● **SELECTED EXCERPT**
The Revolutionary Self
Social Change and the Emergence of the Modern Individual, 1770-1800

Description
Since the eighteenth century, one of the defining concerns of modern life has been the tension between the self and society: we believe in a person's autonomy, but we also acknowledge that people are shaped by social and cultural forces. The Revolutionary Self delves into this paradox, turning to the eighteenth century as an era when new ideas about the self, society, and equality gained traction and new ways of living emerged. Lynn Hunt, the eminent historian of the French Revolution, traces the rise of individualism and how it transformed attitudes. In this thoughtful and surprising history, she examines women's expanding societal roles, such as using tea to facilitate conversation between the sexes and women pushing boundaries by becoming artists. Class also comes under stress, with the French lower classes laughing at printmakers' ribald portrayals of the elite to soldiers rising in the French army for skill and not pedigree. The invention of financial instruments at this time, like life insurance and the national debt, is related to the changing idea of national identity. Wide-ranging and thought-provoking, The Revolutionary Self is a fascinating exploration of the conflict between individualism and the group ties that continues to shape our lives today.
About this Author
Lynn Hunt is distinguished research professor at the University of California, Los Angeles. The author of numerous works, including Inventing Human Rights and Writing History in the Global Era, and a former president of the American Historical Association, she lives in Los Angeles.
Reviews
"One of the foremost living historians of the French Revolution... [Hunt] has produced an insightful, provocative study."

● **ENTRIES SUPPLIED**
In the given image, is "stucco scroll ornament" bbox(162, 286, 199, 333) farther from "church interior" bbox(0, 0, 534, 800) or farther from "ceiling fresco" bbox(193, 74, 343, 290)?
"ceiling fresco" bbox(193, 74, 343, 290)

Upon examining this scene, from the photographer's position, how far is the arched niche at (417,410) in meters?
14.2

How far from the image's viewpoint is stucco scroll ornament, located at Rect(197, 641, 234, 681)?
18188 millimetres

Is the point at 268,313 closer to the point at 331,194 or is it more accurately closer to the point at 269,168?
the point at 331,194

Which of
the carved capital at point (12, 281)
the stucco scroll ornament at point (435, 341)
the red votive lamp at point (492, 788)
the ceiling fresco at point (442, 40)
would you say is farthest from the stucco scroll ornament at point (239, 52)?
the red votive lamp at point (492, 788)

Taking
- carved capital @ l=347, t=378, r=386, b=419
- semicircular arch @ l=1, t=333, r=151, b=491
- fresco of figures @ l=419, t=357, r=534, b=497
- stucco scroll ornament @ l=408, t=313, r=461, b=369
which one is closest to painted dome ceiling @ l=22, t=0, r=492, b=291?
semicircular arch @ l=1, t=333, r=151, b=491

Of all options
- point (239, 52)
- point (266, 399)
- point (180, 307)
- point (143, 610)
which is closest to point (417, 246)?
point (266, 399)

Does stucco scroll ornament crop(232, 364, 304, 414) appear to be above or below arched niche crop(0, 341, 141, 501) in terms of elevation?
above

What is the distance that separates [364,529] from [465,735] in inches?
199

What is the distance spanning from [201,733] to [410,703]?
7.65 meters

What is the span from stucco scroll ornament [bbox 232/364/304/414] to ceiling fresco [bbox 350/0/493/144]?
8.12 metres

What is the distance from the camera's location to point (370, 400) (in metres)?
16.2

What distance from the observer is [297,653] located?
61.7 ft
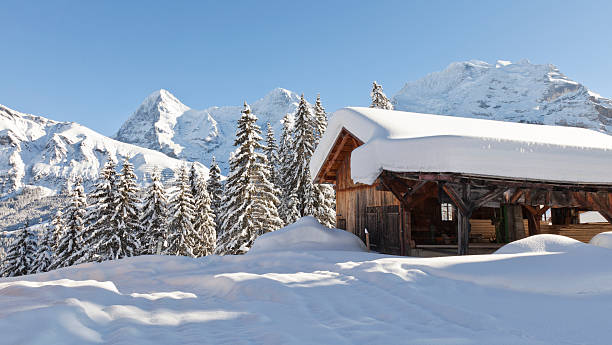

● **WHAT IS REQUIRED**
Summarize the book description in two sentences. Rely on the book description alone.

● **RESPONSE AREA**
The Revolutionary Self, by French Revolution historian Lynn Hunt, explores the tension between individual autonomy and social forces by turning to the eighteenth century and tracing the rise of individualism. It covers women's expanding roles in society, class under stress, and new financial instruments such as life insurance and the national debt, which it relates to the changing idea of national identity.